Friday, November 18, 2005

Time Capsules

What is it with Londoners and defunct tube stations? What makes many of us want to squint through the windows of a Central Line train to see if we can catch a glimpse of the tiled platform of long abandonned British Museum Station or perhaps even its disorientated Egyptian spectre in loincloths.

Surfer even went to a rave in the then recently mothballed Aldwych station. There's said to be a ghost there too - an actress from the theatre demolished to make way for the station that apparently missed her last curtain call.

I guess it's the frisson of the time capsule effect we're seeking in this skin-shedding postmodern world. I found an unusually well-preserved pocket of old time a few years ago when V and I visited my childhood home in Eaton Square. When we moved out at the end of 1985 the Grosvenor estate already had plans to eviscerate the building which had never fully recovered from the German bomb which landed only a few yards away in Hobart Place on top of the poor vicar of St Peter's. They were waiting for each of the remaining tenants to leave, or die. Our neighbour, Lord Boothby, had taken one last swig of gin and climbed in the cab to the great upper chamber in the sky. He was survived by his wife Wanda and her two shitzus, and they weren't budging.
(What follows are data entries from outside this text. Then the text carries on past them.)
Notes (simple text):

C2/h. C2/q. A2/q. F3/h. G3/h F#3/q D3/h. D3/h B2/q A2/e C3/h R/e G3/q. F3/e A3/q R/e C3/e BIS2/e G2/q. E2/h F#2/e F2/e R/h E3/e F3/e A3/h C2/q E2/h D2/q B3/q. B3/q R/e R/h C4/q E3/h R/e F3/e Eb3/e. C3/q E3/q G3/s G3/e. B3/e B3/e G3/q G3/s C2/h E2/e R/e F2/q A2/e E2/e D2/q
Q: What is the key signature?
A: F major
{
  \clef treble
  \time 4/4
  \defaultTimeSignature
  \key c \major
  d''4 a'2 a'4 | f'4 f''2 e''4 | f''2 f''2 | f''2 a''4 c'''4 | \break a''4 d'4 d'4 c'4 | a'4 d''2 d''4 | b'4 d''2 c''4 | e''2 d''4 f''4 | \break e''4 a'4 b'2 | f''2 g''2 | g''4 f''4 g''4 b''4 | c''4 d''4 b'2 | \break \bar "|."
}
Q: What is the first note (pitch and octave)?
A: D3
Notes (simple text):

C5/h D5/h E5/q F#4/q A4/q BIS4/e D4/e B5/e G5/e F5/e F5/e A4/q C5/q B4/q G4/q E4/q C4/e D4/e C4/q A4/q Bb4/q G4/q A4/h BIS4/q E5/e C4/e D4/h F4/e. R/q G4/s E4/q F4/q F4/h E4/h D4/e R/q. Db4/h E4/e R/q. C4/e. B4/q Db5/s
In the end something like twelve years passed. Aware that the door to our flat had hardly been re-opened since the day we locked it behind us I contacted the Estate and asked if I could visit the flat one last time with V before the wreckers and the modernisers moved in.

It turned out to be a bizarre experience. A poster of an astronaut that I had brought back from the Soviet Union had peeled away from the back of my bedroom door exposing the hide-out it had found the day I packed up the rest of my cachivaches. Outside in the corridor we had to step over one of my school plimsoles lying there accusingly, underside-up. All the wallpaper and fittings were the same as when we left, dating back to our last major redecoration at the end of the 70s. There was even a cupboard in the kitchen full of old cans of food.

It's all gone now, gutted and re-filled from the inside with some of the most plushly espensive des-rezzes in the Duke's portfolio. They even built over the old garden (well, yard really) at the rear.